Issue 8810

Summary:	Enhance XMerge to allow access to embedded objects in OpenOffice XML files.
Product:	xml	Reporter:	Unknown <non-migrated>
Component:	smalldevices	Assignee:	Unknown <non-migrated>
Status:	CLOSED FIXED	QA Contact:	issues@xml <issues>
Severity:	Trivial
Priority:	P3	CC:	issues
Version:	current
Target Milestone:	---
Hardware:	All
OS:	All
Issue Type:	ENHANCEMENT	Latest Confirmation in:	---
Developer Difficulty:	---

Description Unknown 2002-10-29 16:10:44 UTC

The XMerge API needs to be enhanced to provide read/write access to embedded 
objects within an OpenOffice.org XML file.  This will allow XMerge to be used 
for conversions of richer documents than a PDA can handle.

For further information, see the the thread on dev@xml.openoffice.org started 
by Henrik Just on 18th October 2002, entitled "Using xmerge to convert rich 
document formats."

The changes will take the form of adding an abstract EmbeddedObject class to 
the org.openoffice.xmerge.converter.xml package.  There will be two concrete 
classes, EmbeddedBinaryObject and EmbeddedXMLObject to represent the two types 
of embedded object allowed in an OpenOffice.org XML file (as of XML File Format 
Specification 1.0).

Comment 1 Unknown 2002-10-29 16:11:49 UTC

Changes are mostly complete.  Will use this bug to track changes made 
to the XMerge API.

Comment 2 Unknown 2002-10-29 16:21:41 UTC

EmbeddedObject defines accessor methods for the data of the embedded 
object as well as the name/path (within the manifest.xml file) and 
MIME type of the object.  

A number of package private methods also exist to interact with the 
OfficeZip and OfficeDocument classes for storage purposes.

Note that flat OpenOffice.org XML files store embedded objects as 
inline tags/data within the document structure.  The EmbeddedObject 
class and its subclasses are intended to represent embedded objects 
as stored in the zipped OpenOffice.org file format.

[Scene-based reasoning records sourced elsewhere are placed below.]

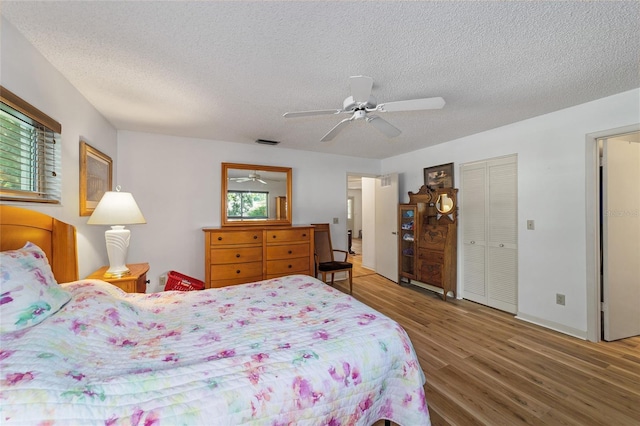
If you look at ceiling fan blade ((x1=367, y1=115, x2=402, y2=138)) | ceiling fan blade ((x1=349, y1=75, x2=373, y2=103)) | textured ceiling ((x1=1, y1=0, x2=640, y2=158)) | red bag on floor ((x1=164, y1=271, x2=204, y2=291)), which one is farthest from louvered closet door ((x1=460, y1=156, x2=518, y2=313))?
red bag on floor ((x1=164, y1=271, x2=204, y2=291))

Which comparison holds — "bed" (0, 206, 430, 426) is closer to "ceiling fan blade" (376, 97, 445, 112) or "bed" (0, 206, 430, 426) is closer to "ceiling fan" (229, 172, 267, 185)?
"ceiling fan blade" (376, 97, 445, 112)

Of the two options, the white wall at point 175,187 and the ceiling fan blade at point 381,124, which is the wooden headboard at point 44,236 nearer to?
the white wall at point 175,187

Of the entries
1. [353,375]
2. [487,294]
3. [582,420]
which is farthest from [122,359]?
[487,294]

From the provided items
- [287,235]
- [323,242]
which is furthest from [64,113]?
[323,242]

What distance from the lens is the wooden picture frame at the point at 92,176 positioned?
218 cm

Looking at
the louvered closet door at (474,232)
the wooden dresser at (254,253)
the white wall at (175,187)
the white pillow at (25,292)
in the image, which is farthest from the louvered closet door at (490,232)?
the white pillow at (25,292)

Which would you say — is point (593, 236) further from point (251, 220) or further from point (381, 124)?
point (251, 220)

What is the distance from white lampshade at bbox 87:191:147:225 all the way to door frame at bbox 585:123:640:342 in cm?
429

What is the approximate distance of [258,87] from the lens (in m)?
2.17

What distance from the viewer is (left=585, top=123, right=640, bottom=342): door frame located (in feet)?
8.18

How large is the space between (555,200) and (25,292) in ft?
13.7

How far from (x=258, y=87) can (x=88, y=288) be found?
1.84m

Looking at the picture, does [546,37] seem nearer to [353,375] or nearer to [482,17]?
[482,17]

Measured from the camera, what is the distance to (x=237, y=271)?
3428mm
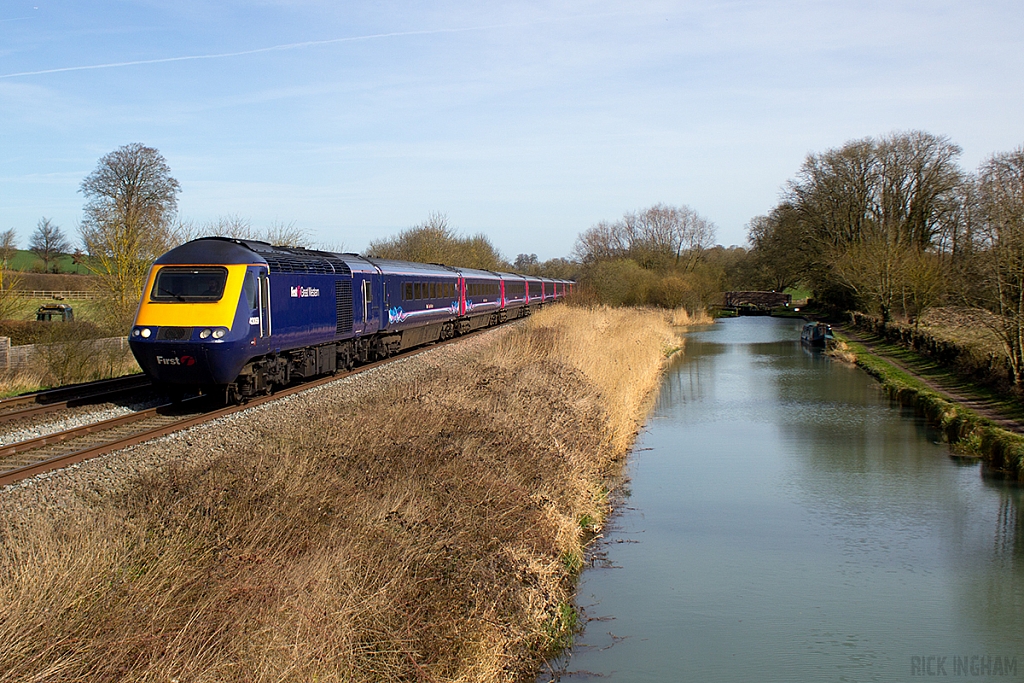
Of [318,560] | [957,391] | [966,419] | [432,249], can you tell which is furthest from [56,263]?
[318,560]

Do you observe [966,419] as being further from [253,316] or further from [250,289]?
[250,289]

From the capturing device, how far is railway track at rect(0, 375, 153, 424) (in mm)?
13953

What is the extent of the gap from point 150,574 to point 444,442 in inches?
184

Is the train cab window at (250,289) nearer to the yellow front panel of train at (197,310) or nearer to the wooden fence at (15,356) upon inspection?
the yellow front panel of train at (197,310)

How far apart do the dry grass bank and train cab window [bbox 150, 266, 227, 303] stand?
10.5 ft

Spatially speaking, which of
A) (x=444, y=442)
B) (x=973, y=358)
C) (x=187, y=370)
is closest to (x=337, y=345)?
(x=187, y=370)

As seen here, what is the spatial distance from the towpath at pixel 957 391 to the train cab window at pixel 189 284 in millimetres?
15710

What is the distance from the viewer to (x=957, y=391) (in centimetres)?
2338

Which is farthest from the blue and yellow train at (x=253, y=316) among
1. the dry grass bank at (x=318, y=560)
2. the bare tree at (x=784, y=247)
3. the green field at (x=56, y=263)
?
the green field at (x=56, y=263)

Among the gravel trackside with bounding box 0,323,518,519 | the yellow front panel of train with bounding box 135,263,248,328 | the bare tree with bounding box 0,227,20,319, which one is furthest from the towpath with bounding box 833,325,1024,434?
the bare tree with bounding box 0,227,20,319

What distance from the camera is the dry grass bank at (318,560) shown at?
4781 millimetres

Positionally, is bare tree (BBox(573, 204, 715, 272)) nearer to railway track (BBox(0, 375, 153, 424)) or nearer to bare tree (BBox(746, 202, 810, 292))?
bare tree (BBox(746, 202, 810, 292))

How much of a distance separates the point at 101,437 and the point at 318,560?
7.53m

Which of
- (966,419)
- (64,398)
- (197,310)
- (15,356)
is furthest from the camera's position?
(15,356)
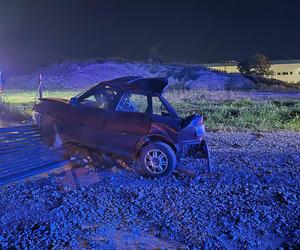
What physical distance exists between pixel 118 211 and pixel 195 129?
88.8 inches

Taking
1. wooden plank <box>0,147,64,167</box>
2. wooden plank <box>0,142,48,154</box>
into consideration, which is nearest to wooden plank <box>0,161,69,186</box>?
wooden plank <box>0,147,64,167</box>

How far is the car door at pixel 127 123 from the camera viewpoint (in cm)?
648

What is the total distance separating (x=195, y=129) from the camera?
6352 millimetres

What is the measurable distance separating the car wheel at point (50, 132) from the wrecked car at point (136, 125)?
279 mm

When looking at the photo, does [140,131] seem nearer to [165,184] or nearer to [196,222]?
[165,184]

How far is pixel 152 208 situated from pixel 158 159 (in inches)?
56.7

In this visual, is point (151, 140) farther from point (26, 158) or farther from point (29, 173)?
point (26, 158)

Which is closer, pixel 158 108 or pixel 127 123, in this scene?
pixel 127 123

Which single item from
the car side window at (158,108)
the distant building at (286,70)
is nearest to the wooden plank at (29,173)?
the car side window at (158,108)

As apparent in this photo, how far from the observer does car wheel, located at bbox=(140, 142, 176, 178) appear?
6.28m

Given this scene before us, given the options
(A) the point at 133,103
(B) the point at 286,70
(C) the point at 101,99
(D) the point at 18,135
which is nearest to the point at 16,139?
(D) the point at 18,135

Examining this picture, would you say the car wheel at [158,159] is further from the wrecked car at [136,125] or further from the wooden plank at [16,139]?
the wooden plank at [16,139]

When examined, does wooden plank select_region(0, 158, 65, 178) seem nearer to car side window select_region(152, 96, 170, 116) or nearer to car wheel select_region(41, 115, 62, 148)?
car wheel select_region(41, 115, 62, 148)

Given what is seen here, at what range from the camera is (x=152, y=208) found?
5020mm
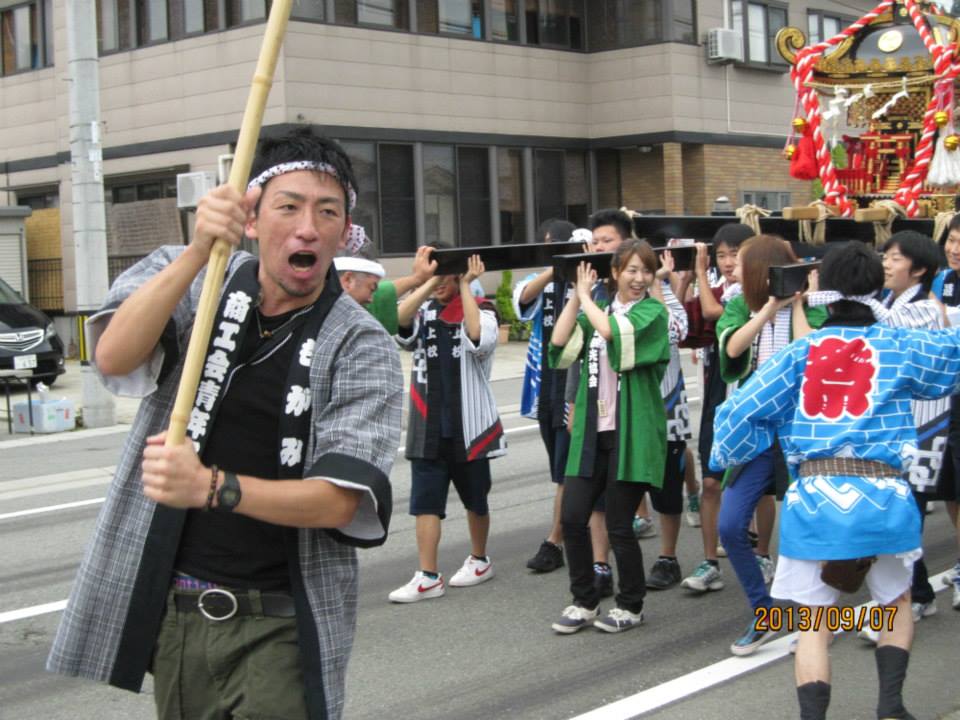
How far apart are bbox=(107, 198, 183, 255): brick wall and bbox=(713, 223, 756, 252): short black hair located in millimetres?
15972

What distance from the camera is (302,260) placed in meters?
2.72

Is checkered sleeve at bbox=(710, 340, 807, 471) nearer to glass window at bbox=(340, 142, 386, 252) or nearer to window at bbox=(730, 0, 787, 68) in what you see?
glass window at bbox=(340, 142, 386, 252)

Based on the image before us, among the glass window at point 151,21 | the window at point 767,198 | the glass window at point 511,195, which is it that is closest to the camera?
the glass window at point 151,21

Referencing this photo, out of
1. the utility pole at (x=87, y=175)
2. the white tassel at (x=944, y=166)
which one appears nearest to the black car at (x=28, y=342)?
the utility pole at (x=87, y=175)

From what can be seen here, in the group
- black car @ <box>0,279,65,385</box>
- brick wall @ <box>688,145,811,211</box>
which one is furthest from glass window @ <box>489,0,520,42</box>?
black car @ <box>0,279,65,385</box>

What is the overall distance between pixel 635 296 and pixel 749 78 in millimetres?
21417

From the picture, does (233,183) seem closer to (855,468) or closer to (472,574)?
(855,468)

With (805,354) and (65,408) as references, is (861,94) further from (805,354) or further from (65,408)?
(65,408)

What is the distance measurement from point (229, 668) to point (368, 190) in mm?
19053

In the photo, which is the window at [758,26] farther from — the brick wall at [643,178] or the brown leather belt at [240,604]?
the brown leather belt at [240,604]

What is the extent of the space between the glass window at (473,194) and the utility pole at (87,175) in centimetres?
995

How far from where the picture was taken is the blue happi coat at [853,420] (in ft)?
13.3

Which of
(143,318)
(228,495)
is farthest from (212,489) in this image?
(143,318)

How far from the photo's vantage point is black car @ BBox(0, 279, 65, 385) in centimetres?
1580
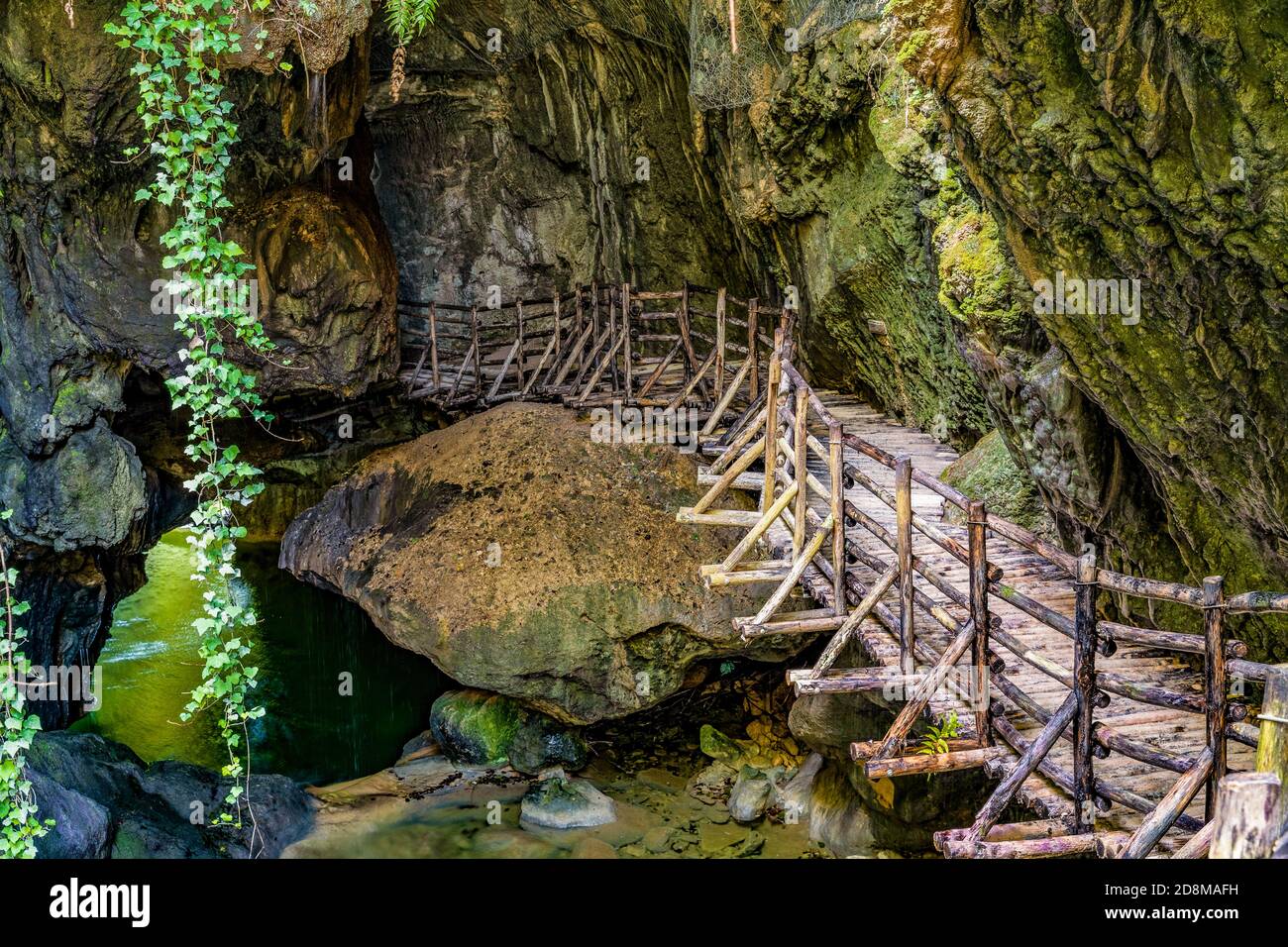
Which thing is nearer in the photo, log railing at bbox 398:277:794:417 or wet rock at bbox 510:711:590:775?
wet rock at bbox 510:711:590:775

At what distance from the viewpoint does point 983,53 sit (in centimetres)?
521

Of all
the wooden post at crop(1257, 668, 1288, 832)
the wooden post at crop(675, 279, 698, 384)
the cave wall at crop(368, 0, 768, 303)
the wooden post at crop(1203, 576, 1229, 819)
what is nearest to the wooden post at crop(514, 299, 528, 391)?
the wooden post at crop(675, 279, 698, 384)

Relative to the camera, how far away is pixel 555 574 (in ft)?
33.8

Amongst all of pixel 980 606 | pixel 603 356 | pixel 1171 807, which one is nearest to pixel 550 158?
pixel 603 356

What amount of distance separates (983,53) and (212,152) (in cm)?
493

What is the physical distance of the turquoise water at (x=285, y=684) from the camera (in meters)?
12.1

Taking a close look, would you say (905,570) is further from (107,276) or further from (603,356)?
(107,276)

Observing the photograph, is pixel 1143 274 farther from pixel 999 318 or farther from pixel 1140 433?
pixel 999 318

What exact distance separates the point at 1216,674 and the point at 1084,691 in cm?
69

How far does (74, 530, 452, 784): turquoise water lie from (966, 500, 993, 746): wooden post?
7.84 meters

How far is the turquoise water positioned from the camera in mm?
12062

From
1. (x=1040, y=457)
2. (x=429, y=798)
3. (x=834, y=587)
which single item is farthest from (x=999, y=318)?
(x=429, y=798)

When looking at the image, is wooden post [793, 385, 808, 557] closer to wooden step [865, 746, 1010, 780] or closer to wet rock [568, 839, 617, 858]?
wooden step [865, 746, 1010, 780]

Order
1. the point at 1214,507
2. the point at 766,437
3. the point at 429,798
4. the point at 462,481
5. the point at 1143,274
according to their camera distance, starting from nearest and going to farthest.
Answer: the point at 1143,274 < the point at 1214,507 < the point at 766,437 < the point at 429,798 < the point at 462,481
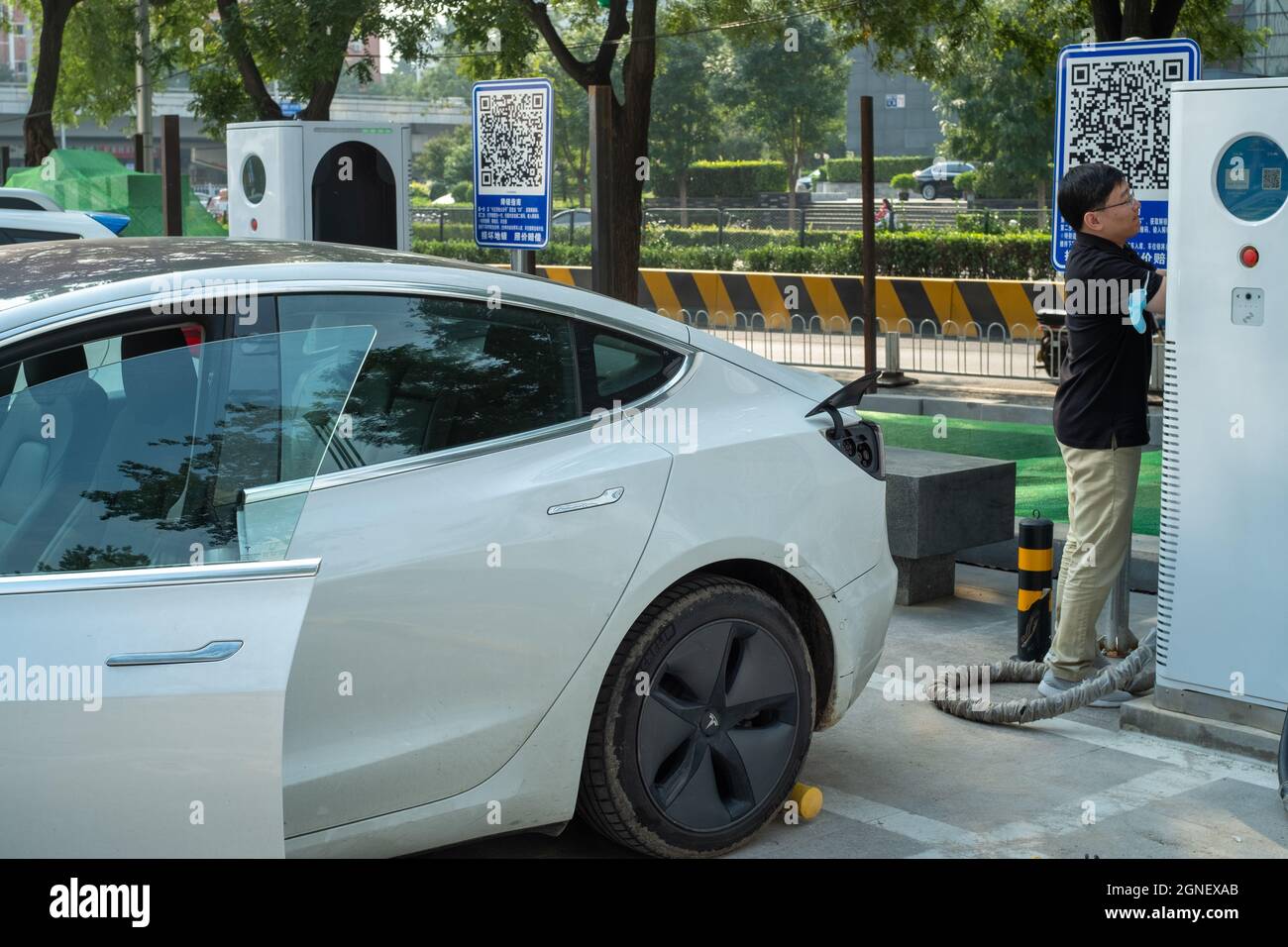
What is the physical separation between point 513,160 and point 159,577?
6.29 metres

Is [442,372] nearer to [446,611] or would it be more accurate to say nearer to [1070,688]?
[446,611]

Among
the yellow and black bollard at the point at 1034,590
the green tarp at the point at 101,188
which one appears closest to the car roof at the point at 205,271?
the yellow and black bollard at the point at 1034,590

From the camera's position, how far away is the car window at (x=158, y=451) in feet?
10.8

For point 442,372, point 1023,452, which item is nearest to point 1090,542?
point 442,372

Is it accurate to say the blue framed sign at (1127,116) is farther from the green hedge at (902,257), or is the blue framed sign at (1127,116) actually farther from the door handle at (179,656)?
the green hedge at (902,257)

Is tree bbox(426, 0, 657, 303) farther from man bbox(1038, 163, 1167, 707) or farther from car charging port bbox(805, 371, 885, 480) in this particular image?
car charging port bbox(805, 371, 885, 480)

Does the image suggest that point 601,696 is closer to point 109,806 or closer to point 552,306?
point 552,306

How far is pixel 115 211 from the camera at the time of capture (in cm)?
2161

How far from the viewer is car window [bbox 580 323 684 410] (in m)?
4.29

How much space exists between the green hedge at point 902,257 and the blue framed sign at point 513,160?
48.6 ft

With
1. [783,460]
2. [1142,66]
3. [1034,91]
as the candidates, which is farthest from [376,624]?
[1034,91]

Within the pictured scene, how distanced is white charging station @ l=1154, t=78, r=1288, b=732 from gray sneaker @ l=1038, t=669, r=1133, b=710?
0.44 m

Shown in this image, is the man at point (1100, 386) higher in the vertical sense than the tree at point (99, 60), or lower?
lower
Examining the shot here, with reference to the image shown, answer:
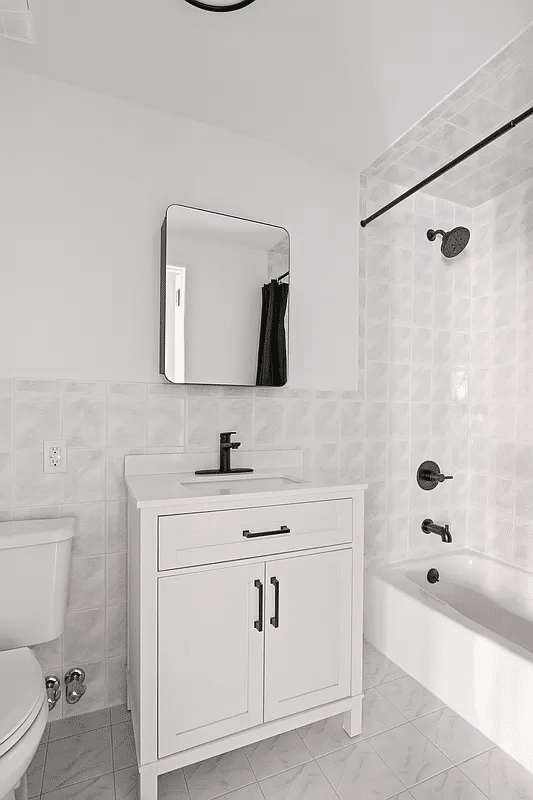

Comment 3 Unknown 2002-10-29 16:26:39 UTC

Retrieval of both EmbeddedObject information and the data for each 
EmbeddedObject is deferred until specifically called via provided 
methods.

This incurs a performance penalty when first accessing data, but 
ensures that no performance degradation occurs where embedded object 
data is not a concern.


In order to support the retrival of data, two new public methods have 
been added to OfficeDocument.  The first returns an Iterator of all 
the embedded objects in the document.  The second returns a specific 
EmbeddedObject instance representing a named object.

An object name can be found from the xlink:href attribute for an 
embedded object in a document's content tree.

Comment 4 Unknown 2002-10-30 16:20:45 UTC

Tested read and write functionality.  Can successfully read and write 
embedded objects when converting.

Tests on existing plugins show no impact on existing XMerge 
functionality.

All changes now committed.

Comment 5 henrikjust 2002-11-03 15:23:21 UTC

There is a small issue: The code to disable processing the DTD doesn't
work with Crimson as a parser.
Here is a simple fix: In the method "getNamedDOM" in EmbeddedXMLDocument,
    return builder.parse(domData);
can be replaced with
    InputSource is = new InputSource(domData);
    is.setSystemId("");
    return builder.parse(is);
Also, OfficeDocument uses another trick to avoid reading the DTD (the
method "hack"). This code doesn't work with non-ASCII characters (it
doesn't translate from utf-8); to fix that, it should be replaced by
the same code as in EmbeddedXMLDocument.

Comment 6 henrikjust 2002-11-03 21:34:31 UTC

Another detail: There is some confusion with trailing "/" for embedded
objects: In manifest.xml an XML object is named with a trailing "/"
(because it is a directory in the zip file). A binary object does not
have a trailing "/" (since it is a file in the zip file).
The method getEmbeddedObject(String name) in OfficeDocument uses the
name from manifest.xml.

But in the xlink:href attributes as well as in EmbeddedObject objects,
there is never a trailing "/" in the name.
So I think the most consistent solution would be not to require the
trailing "/" in getEmbeddedObject.

Comment 7 Unknown 2002-11-04 10:57:11 UTC

The trailing '/' character should not be required for 
getEmbeddedObject.  When the objects are being read in, any trailing 
character is chopped off.  See getEmbeddedObjects().

The documentation for getEmbeddedObject also states that any '/' 
or '#' characters should be stripped.  These are the extras that 
appear in the xlink:href entry.

Comment 8 Unknown 2002-11-05 16:40:37 UTC

Fixed the problem with the trailing '/' character.  Also amended the 
hack() method of OfficeDocument to read the byte stream as UTF-8.  
This resolves the issue of searching for a DTD.  The previous 
approach, to use an EntityResolver, did not work consistently on all 
parsers.

Comment 9 Unknown 2002-11-06 11:29:42 UTC

Henrik's development and testing indicates that the changes work as 
they should.  Internal testing shows no regressions.

Henrik's e-mail:

Hi Mark

I've tested the latest version of OfficeDocument and 
EmbeddedXMLDocument.
Everything seems to be perfect! - I have no trouble extracting 
formulas
and graphics from a Writer document.

Thanks again!
Henrik


Closing this bug.